Aus der Beschwerde des Landwirts ergibt sich auch nicht, dass es alternative Tagebauführungen zur „Verschonung“ seiner Grundstücke gibt, die ohne den Entzug anderen privaten Grundeigentums auskommen und deshalb ein milderes Mittel darstellen. Darauf, ob die Braunkohle unter seinen Grundstücken für die Energieversorgung unverzichtbar ist, kommt es nach der Rechtsprechung des Bundesverfassungsgerichts zu Grundabtretungen nicht an.
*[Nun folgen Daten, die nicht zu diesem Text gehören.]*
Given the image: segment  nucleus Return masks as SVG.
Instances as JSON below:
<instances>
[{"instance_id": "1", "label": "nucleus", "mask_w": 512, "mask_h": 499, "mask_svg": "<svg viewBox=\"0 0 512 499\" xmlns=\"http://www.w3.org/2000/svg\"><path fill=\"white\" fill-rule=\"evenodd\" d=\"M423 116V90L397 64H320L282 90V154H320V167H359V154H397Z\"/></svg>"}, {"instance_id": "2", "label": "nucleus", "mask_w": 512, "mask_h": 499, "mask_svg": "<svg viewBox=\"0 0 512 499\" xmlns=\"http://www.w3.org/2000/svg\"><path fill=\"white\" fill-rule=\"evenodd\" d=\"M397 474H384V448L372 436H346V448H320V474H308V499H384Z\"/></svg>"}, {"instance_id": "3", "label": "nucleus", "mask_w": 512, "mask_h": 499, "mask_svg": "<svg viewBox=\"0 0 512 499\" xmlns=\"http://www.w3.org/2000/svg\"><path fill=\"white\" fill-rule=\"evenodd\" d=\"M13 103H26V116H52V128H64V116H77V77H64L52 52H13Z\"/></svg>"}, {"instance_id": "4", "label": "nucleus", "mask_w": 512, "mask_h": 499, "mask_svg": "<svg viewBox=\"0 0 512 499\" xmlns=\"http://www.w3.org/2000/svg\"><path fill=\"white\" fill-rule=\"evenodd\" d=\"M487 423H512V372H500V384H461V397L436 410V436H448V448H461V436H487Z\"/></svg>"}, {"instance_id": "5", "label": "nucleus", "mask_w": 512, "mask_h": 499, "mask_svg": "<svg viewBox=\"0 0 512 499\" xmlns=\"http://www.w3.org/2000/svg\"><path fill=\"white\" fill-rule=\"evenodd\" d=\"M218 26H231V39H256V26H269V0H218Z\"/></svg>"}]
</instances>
Die – für eine Besitzeinweisung erforderliche – Dringlichkeit der Fortführung des Tagebaus ergibt sich jedenfalls daraus, dass zwei Braunkohlekraftwerke „just-in-time“ mit Kohle aus dem Tagebau versorgt werden. Eine (Ersatz-)Versorgung aus dem Braunkohletagebau Hambach ließe sich, wenn überhaupt, nicht ohne größeren Aufwand realisieren. Es kommt auch nicht darauf an, ob die Stromversorgung in NRW oder in Deutschland in Gefahr gerät, wenn die Braunkohleversorgung der Kraftwerke aus dem Tagebau Garzweiler ausbleibt. Für eine Besitzeinweisung reicht es aus, dass die Versorgung des Energiemarkts mit Braunkohle gefährdet ist.